Extradition of Eurico opposed
Extradition of Eurico opposed
JAKARTA (JP): Speakers of the country's two legislative bodies
urged the government on Thursday not to allow the extradition of
former militia leader Eurico Guterres to East Timor.
Both House of Representatives Speaker Akbar Tandjung and
People's Consultative Assembly Speaker Amien Rais were of the
same opinion that sending Eurico back to his birth place would
damage the nation's sovereignty.
"If we surrender Eurico to UNTAET, we will humiliate
ourselves," Amien said, in reference to the United Nations
Transitional Administration in East Timor.
Amien and Akbar were responding to a request filed by UNTAET
for Eurico to be handed over for trial in the East Timor capital
of Dili, based on a memorandum of understanding signed by the
Indonesian government and UNTAET in April.
Attorney General Marzuki Darusman has rejected the request,
but instead has allowed UNTAET officials to question Eurico here.
The 27-year-old is being held at National Police Headquarters on
allegations of ordering his followers to repossess arms which had
already been surrendered to the security authorities. He has also
been implicated in alleged human rights abuses in East Timor last
year.
Amien said the nation should prevent Eurico's extradition
since he had chosen to remain an Indonesian citizen.
"If international players are unhappy with the way we handle
Eurico's case, then so be it as we don't have to satisfy them.
Let them live with their dissatisfaction," Amien, who is also a
professor in international relations, contended.
Akbar echoed Amien's statement, saying that as a sovereign
country, Indonesia should not be dictated to by UNTAET.
He also agreed that as an Indonesian national, Eurico should
be tried here.
"We are still deliberating the human rights tribunal bill
which later could be applied to alleged human rights cases. So I
think this is enough to show to the world our commitment in
dealing with this case," he remarked.
Marzuki reiterated on Thursday the possibility of UNTAET
investigators questioning Eurico here.
He said he had met with President Abdurrahman Wahid,
Coordinating Minister For Social, Political and Security Affairs
Susilo Bambang Yudhoyono and National Police chief Gen. Surojo
Bimantoro to discuss the issue.
"The outcome of the meeting was that Eurico should stay in
Jakarta," Marzuki told reporters before a Cabinet meeting.
Refugees
In Denpasar, a routine meeting between the chief of the
Udayana Military Command Maj. Gen. Kiki Sjahnakri and commander
of the UNTAET Peace Keeping Force Lt. Gen. Boonsrang Niumpradith
failed to decide on the planned repatriation of more than 1,200
former civil servants and their families to East Timor.
Kiki said after the three-hour meeting that the repatriation
issue was dropped from the original agenda after representatives
of the UN High Commission for Refugees (UNHCR) and the
International Organization for Migration (IOM) failed to show up.
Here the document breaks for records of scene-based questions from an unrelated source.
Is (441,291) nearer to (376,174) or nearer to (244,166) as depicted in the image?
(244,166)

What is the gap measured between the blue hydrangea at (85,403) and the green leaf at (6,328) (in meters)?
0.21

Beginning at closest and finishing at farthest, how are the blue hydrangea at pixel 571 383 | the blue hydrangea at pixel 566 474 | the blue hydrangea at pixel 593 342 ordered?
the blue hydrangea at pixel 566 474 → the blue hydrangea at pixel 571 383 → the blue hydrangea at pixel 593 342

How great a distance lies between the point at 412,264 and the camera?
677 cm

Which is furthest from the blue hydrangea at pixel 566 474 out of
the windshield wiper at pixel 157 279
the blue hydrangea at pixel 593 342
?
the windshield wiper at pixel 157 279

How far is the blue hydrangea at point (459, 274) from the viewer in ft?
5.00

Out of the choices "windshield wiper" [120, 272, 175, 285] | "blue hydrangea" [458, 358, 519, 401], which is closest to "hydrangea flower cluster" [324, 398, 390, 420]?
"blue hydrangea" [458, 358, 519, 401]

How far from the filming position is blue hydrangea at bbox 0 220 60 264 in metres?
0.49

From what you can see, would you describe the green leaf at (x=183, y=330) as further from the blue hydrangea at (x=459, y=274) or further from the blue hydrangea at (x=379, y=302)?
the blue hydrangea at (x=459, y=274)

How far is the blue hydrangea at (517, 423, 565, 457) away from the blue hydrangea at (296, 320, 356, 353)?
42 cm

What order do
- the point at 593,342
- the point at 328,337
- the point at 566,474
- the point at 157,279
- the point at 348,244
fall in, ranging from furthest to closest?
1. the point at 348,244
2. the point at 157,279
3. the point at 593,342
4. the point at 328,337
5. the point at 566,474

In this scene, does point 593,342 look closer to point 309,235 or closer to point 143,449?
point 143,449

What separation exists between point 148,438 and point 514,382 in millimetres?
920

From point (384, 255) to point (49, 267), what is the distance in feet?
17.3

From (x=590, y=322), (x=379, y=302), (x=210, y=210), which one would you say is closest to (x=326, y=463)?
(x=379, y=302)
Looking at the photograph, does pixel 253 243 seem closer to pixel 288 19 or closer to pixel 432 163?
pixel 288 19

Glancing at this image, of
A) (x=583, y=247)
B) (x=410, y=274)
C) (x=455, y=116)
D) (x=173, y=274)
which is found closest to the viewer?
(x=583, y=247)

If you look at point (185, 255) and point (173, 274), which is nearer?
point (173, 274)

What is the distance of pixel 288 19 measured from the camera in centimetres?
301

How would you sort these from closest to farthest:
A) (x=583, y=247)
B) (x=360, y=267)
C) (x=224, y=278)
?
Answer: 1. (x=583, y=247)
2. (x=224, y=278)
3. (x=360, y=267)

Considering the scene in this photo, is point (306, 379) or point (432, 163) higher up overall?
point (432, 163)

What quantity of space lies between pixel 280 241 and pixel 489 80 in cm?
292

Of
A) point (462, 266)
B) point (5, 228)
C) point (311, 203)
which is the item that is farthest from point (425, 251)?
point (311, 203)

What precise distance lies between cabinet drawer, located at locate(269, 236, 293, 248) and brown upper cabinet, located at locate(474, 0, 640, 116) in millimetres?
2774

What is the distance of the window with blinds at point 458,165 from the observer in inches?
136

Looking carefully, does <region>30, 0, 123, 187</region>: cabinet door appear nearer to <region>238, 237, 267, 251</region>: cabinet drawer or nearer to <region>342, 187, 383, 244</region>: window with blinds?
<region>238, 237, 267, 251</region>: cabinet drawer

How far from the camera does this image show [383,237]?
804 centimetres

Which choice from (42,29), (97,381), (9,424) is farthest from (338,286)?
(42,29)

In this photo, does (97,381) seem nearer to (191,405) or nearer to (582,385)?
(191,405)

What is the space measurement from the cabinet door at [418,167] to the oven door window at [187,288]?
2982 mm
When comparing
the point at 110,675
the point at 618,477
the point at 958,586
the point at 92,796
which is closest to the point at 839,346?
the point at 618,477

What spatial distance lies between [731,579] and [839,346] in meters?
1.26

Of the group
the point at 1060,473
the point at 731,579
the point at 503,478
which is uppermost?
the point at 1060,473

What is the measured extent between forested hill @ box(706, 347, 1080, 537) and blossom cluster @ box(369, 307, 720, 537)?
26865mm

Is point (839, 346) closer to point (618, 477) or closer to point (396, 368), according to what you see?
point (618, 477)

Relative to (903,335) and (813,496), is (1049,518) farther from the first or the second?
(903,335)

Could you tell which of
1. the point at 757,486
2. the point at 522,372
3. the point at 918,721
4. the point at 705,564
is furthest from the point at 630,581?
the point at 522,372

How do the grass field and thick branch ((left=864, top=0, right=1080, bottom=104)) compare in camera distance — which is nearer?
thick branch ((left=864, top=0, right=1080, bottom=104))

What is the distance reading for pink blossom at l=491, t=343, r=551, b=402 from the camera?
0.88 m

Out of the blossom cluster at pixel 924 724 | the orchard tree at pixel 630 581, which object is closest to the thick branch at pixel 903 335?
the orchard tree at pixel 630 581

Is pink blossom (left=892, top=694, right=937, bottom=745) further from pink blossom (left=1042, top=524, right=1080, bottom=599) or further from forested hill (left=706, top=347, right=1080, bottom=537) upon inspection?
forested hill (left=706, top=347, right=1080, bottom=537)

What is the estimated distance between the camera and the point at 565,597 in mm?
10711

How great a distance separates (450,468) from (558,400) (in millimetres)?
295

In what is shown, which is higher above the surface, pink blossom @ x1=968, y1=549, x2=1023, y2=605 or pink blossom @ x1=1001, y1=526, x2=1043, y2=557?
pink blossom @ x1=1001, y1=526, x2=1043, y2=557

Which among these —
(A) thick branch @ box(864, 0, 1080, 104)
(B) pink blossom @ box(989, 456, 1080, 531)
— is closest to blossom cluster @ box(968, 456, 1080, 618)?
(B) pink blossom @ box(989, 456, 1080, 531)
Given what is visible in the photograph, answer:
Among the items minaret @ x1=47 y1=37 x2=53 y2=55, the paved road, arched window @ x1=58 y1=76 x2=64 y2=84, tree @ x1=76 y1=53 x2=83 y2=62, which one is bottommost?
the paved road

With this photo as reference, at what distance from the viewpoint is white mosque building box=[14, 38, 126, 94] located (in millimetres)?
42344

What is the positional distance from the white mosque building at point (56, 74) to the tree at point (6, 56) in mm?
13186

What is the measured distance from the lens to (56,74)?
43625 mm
Head of UNTAET Sergio de Mello did not permit the
representatives of the two international organizations to attend
the regular meeting, although they had expressed a wish to do so,
Kiki claimed.
He said the repatriation of the civil servants' families is
expected to mark the beginning of a successful exodus of East
Timorese refugees back to their homes.
The first batch of 64 families made up of some 500 people are
slated to head for Los Palos and Viqueque.
Some 130,000 East Timorese refugees, who fled their ravaged
homeland after the people of the territory opted for independence
last year, are living in camps across East Nusa Tenggara.